The included studies reflect the findings from a recent review which suggest that strong benefits come from integrated care models involving a multidisciplinary team [63]. Moreover, the included studies varied from predominantly phone-based educational interventions using a SPC-nurse and on-going patient and caregiver follow-up [46], outpatient SPC-team approach focusing on illness understanding and management [41], case management [38], home-visit approach for symptom control and support [42], and nurse-led symptom control [11] among others. Another issue identified in terms of delivery is the optimal training in PC of staff and the necessary skill mix in a service providing SPC. Almost half of the included studies did not report training to the team delivering the intervention to ensure systematic implementation. Standardization in methodology should reflect the efforts to standardize SPC through the development of PC programs worldwide, board certification programs in the USA, and SPC programs in Europe, Canada, and Australia [64]. Systematic evaluation is important because there are studies suggesting differences in the proficiency of oncologists to manage pain [65] or on comfort to provide basic PC [18].

Given the fact that current oncological treatment is usually expensive and intensive [66], and the fact that for example in the USA, high healthcare costs are not translated into higher quality of care [67], the implementation of SPC should become a public health planning priority [68]. In more than half of the U.S National Cancer Institute’s Centers, there are SPC services [69] which also increase mostly for inpatients or patients at home [70,71,72]. Even so, SPC is underutilized [73], so, evaluating the implementation of SPC is important.

Limitations of this review include the fact that the reviewed studies come predominantly from countries with advanced health care systems and available PC services. There are no studies from developing countries, where the availability of PC is a much bigger problem [74]. Also the included study criteria were strict to ensure that relevant studies were selected but this led to a small number of studies.

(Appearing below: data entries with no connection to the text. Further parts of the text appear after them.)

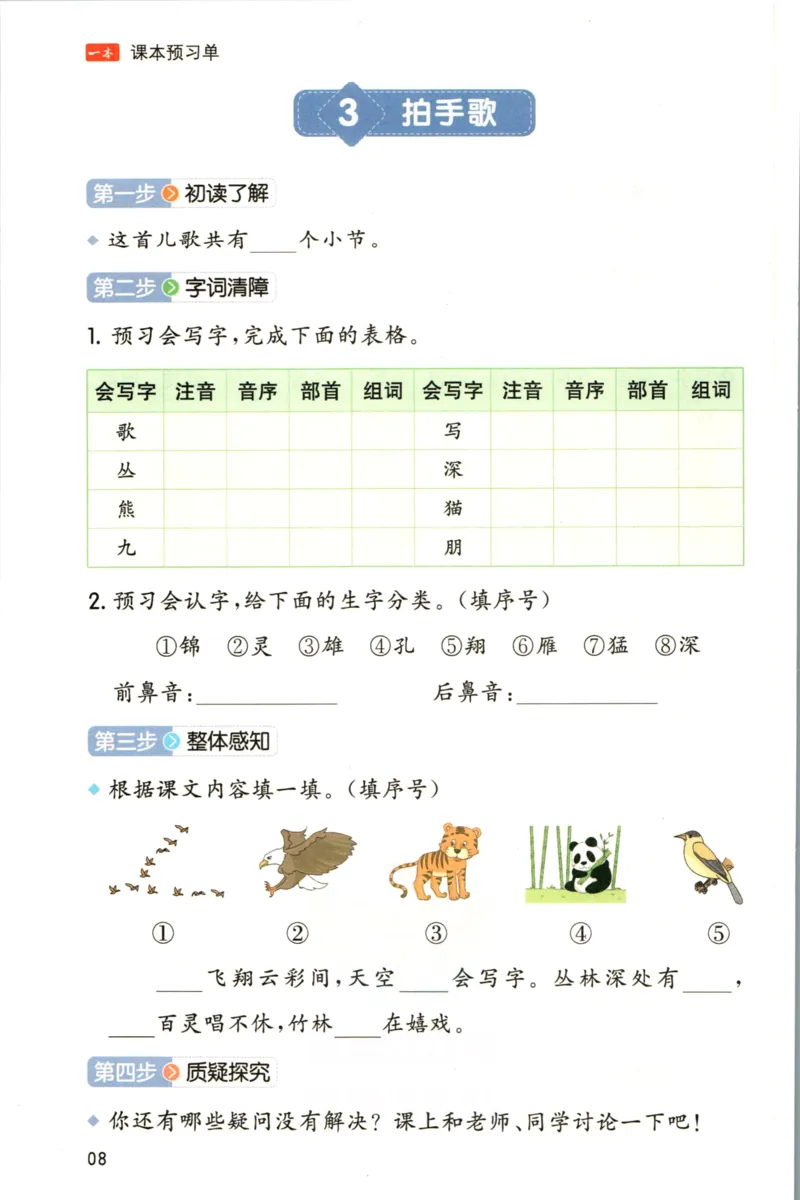 一本二年级上册语文高效预习单_26春四年级上下册人教版_四上英语合集人教版PEP英语四年级上册新教材（教学视频+课件+动画+音频+练习+教案）_17练习资料_《预习卡》_1-6上册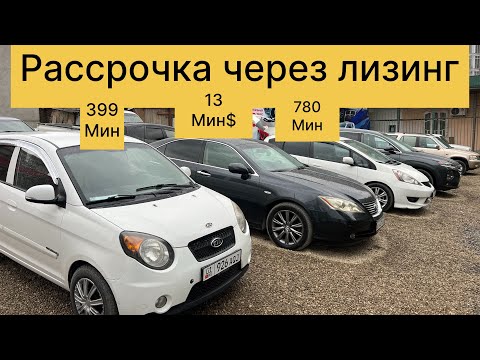 Видео: Машина базыр Ош 2024 Carsmir авто салон лизинг аркылуу болуп толоо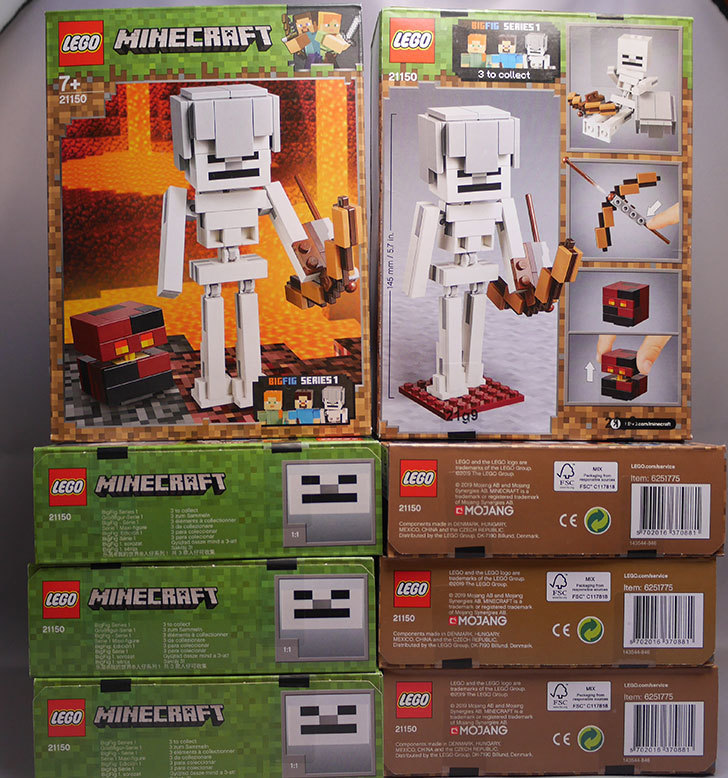 Lego マインクラフト ビッグフィグ スケルトンとマグマキューブを8個買った Legoマインクラフト 02memo日記
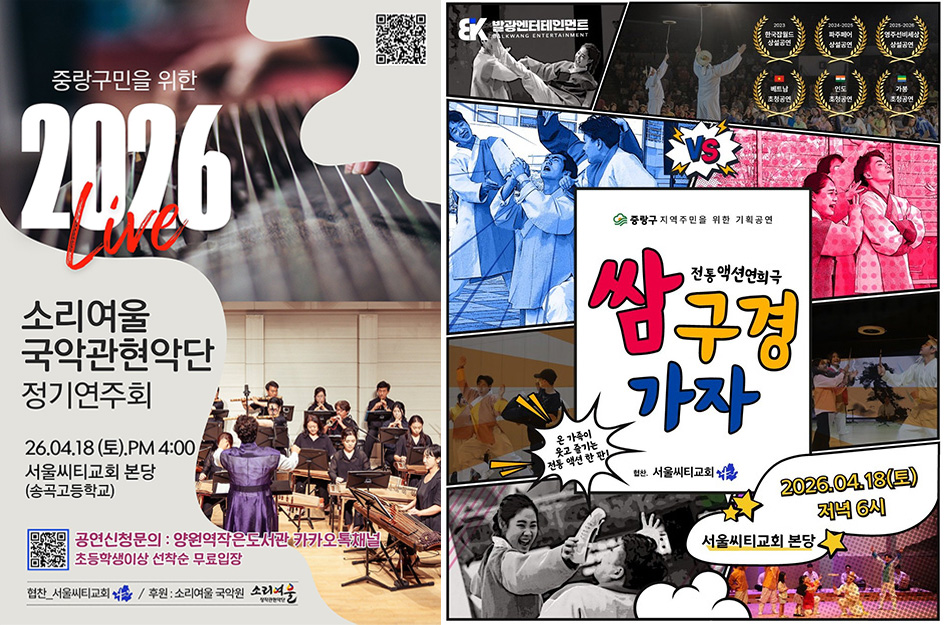 서울씨티교회 중랑구민을 위한 전통문화공연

There is a need for further clinical trials to include HRQoL as an end-point together with other parameters including survival, symptom burden, satisfaction with care, caregivers’ HRQoL, and health care system resources use and costs. This can further facilitate the delivery and quality of services to patients. It is also important that such studies are also undertaken in less developed countries.

Conclusions

The strength of the impact of SPC on HRQoL is particularly reflected in evidence on the sustainability of benefits [39, 44]. This review and future studies can help to shape health care policy in this field and to call for higher quality SPC trials published. The implementation of careful evaluation should persuade policy makers to invest in SPC services.